- _PROVIDED TEXT_
——
Why can't we add the emf of two batteries in a parallel circuit?

Question

My teacher told me that two batteries' emf cannot be added in a parallel circuit but can be added in a series circuit. However I can't seem to fully grasp why and I think there may be some loopholes in my understanding of emf. I've attached two photos to illustrate my argument for why I think two batteries in an emf can be added in a parallel circuit.

To exemplify my argument, I've drawn a circuit with two batteries of 9V and 3V in the first diagram. The two batteries' terminals are opposite to each other.

This diagram can then be redrawn like this (diagram 2).

From my understanding of emf of a battery, it is the energy supplied per unit positive charge, by the battery, in moving the charge from the negative terminal to the positive terminal of the battery. It can therefore be thought of as the potential difference between the two terminals. In the case of the 9V battery drawn, I can take the negative terminal of the 9V battery to have a potential of 0V and the positive terminal to have a potential of 9V, hence the PD between the two terminals will be 9V-0V=9V. This can then be similarly applied to the 3V battery where its negative terminal has a potential of 0V and its positive terminal has a potential of 3V.
——
- _WRITTEN EXERCISE A_
Which lines in the rows contain the word "snow"? Locate each one and copy it.
The rows below have no connection to the forum post.

- _RAW DATA_
——
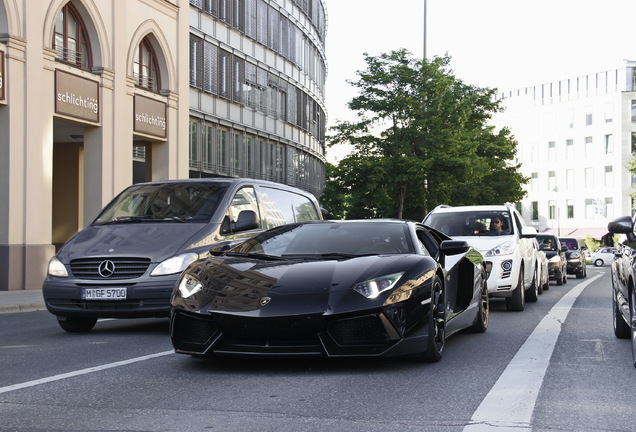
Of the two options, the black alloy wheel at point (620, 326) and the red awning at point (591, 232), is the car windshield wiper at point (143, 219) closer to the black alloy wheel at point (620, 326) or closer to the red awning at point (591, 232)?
the black alloy wheel at point (620, 326)

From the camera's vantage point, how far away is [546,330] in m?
10.2

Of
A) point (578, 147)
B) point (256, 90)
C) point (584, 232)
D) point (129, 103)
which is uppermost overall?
point (578, 147)

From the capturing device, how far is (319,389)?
580cm

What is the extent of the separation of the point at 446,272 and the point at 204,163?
2489 cm

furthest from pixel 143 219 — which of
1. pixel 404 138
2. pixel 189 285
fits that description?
pixel 404 138

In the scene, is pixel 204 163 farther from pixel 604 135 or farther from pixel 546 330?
pixel 604 135

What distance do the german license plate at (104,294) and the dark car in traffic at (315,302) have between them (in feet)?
7.10

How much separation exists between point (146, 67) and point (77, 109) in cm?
477

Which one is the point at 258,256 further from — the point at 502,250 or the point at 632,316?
the point at 502,250

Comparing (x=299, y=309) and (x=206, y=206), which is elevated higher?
(x=206, y=206)

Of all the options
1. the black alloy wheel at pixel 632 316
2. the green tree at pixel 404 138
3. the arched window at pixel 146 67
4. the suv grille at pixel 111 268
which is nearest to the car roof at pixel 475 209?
the suv grille at pixel 111 268

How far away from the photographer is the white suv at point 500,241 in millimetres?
13289

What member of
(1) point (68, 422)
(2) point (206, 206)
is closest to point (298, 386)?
(1) point (68, 422)

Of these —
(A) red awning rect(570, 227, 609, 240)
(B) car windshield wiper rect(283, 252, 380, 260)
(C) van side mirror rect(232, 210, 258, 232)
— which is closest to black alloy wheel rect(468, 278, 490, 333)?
(B) car windshield wiper rect(283, 252, 380, 260)
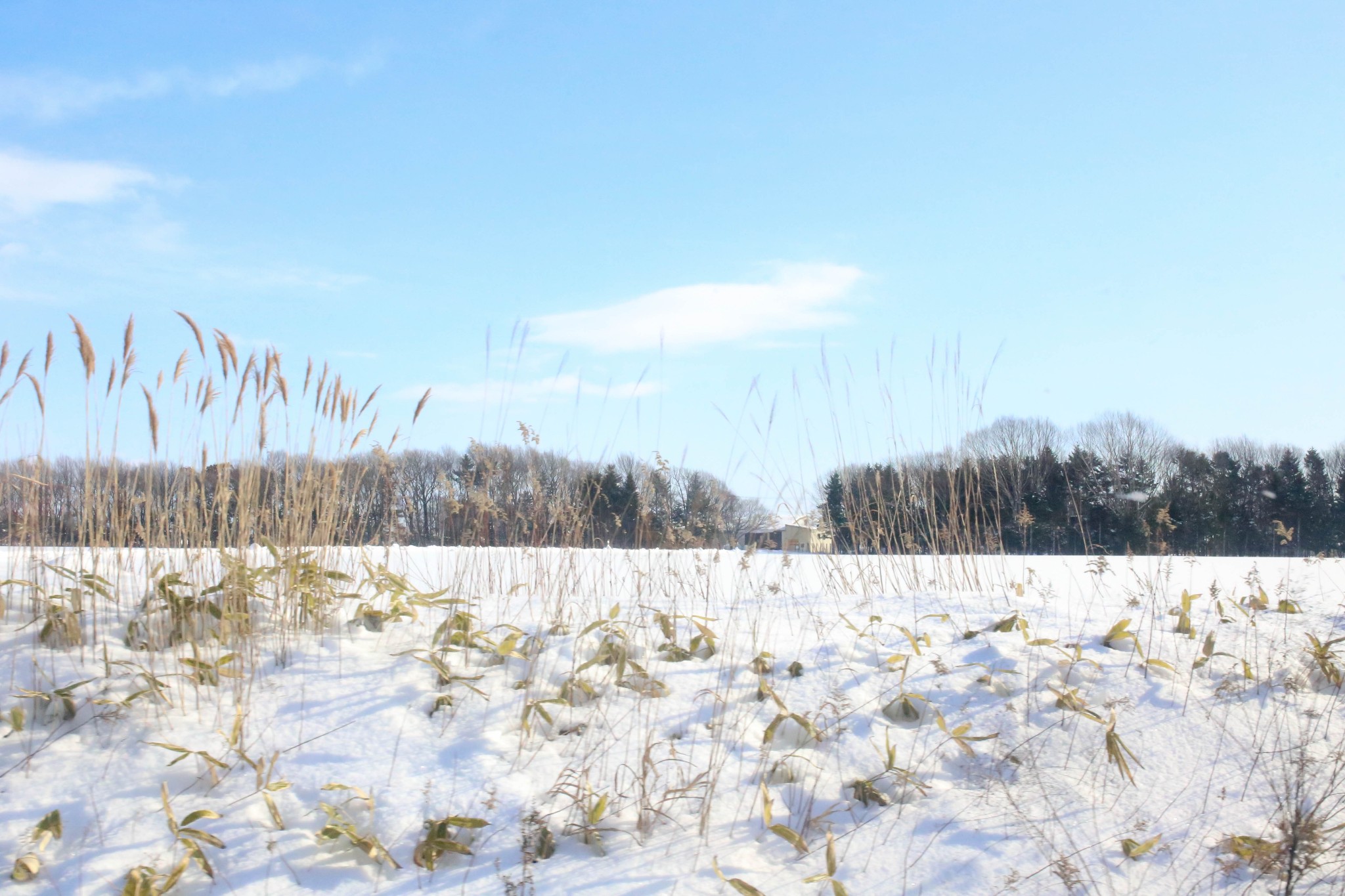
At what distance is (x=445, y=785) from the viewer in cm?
225

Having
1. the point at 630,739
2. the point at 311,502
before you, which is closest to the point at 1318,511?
the point at 630,739

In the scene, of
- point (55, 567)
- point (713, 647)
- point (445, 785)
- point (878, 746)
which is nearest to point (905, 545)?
point (713, 647)

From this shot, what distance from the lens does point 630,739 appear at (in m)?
2.52

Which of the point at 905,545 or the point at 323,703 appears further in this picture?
the point at 905,545

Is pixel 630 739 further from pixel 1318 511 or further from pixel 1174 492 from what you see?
pixel 1318 511

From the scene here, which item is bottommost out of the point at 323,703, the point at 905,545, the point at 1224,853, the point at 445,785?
the point at 1224,853

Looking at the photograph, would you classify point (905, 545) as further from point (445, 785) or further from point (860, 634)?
point (445, 785)

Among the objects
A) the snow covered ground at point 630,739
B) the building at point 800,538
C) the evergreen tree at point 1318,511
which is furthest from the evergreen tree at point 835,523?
the evergreen tree at point 1318,511

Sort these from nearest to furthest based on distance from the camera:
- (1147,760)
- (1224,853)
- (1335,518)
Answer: (1224,853) → (1147,760) → (1335,518)

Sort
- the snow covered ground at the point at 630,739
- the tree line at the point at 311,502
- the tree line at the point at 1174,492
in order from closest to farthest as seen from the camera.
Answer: the snow covered ground at the point at 630,739, the tree line at the point at 311,502, the tree line at the point at 1174,492

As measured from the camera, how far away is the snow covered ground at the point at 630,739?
201 centimetres

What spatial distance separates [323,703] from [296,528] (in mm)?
854

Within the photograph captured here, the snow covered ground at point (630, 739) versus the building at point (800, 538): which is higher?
the building at point (800, 538)

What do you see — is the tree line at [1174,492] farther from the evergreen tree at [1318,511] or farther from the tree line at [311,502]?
the tree line at [311,502]
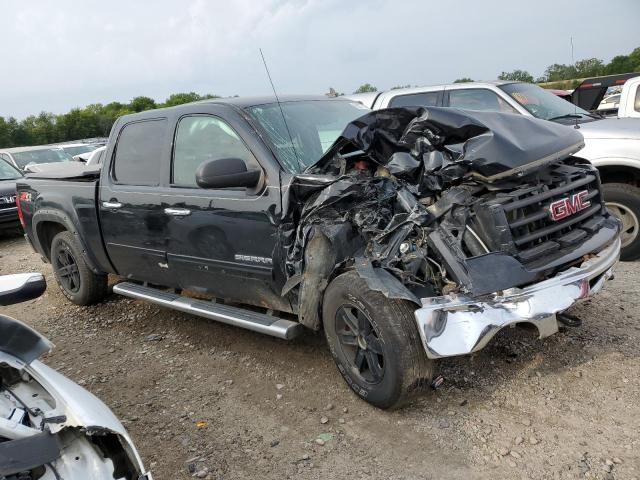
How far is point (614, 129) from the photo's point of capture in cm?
538

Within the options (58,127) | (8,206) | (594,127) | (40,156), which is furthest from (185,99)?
(58,127)

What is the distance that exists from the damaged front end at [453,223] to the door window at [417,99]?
12.6 ft

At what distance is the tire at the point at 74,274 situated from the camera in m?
5.46

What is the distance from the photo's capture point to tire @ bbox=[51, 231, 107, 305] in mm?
5462

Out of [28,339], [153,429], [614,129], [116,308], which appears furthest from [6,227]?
[614,129]

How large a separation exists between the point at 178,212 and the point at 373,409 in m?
2.03

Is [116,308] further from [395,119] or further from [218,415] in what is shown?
[395,119]

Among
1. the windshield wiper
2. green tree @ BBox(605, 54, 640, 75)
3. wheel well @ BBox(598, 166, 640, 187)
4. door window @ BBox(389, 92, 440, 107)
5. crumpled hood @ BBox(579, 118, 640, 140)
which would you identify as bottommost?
green tree @ BBox(605, 54, 640, 75)

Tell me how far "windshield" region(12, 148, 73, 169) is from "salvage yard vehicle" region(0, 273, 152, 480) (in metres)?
12.7

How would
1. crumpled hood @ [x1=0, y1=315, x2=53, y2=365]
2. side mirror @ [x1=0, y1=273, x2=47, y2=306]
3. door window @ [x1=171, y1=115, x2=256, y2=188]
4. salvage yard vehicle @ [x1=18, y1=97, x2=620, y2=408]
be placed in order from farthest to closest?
door window @ [x1=171, y1=115, x2=256, y2=188], salvage yard vehicle @ [x1=18, y1=97, x2=620, y2=408], side mirror @ [x1=0, y1=273, x2=47, y2=306], crumpled hood @ [x1=0, y1=315, x2=53, y2=365]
——
- _WRITTEN EXERCISE B_
Could you rewrite the part of the forum post that opens with the words "My teacher told" and closes with "this (diagram 2).", changing "photos" to "images"?

- _CORRECT RESPONSE A_
A) the snow covered ground at point 630,739
- the snow covered ground at the point at 630,739
Answer: the snow covered ground at the point at 630,739, the tree line at the point at 311,502, the tree line at the point at 1174,492
As measured from the camera, how far away is the snow covered ground at the point at 630,739?
Within the photograph captured here, the snow covered ground at point (630, 739) versus the building at point (800, 538): which is higher?

- _CORRECT RESPONSE B_
My teacher told me that two batteries' emf cannot be added in a parallel circuit but can be added in a series circuit. However I can't seem to fully grasp why and I think there may be some loopholes in my understanding of emf. I've attached two images to illustrate my argument for why I think two batteries in an emf can be added in a parallel circuit.

To exemplify my argument, I've drawn a circuit with two batteries of 9V and 3V in the first diagram. The two batteries' terminals are opposite to each other.

This diagram can then be redrawn like this (diagram 2).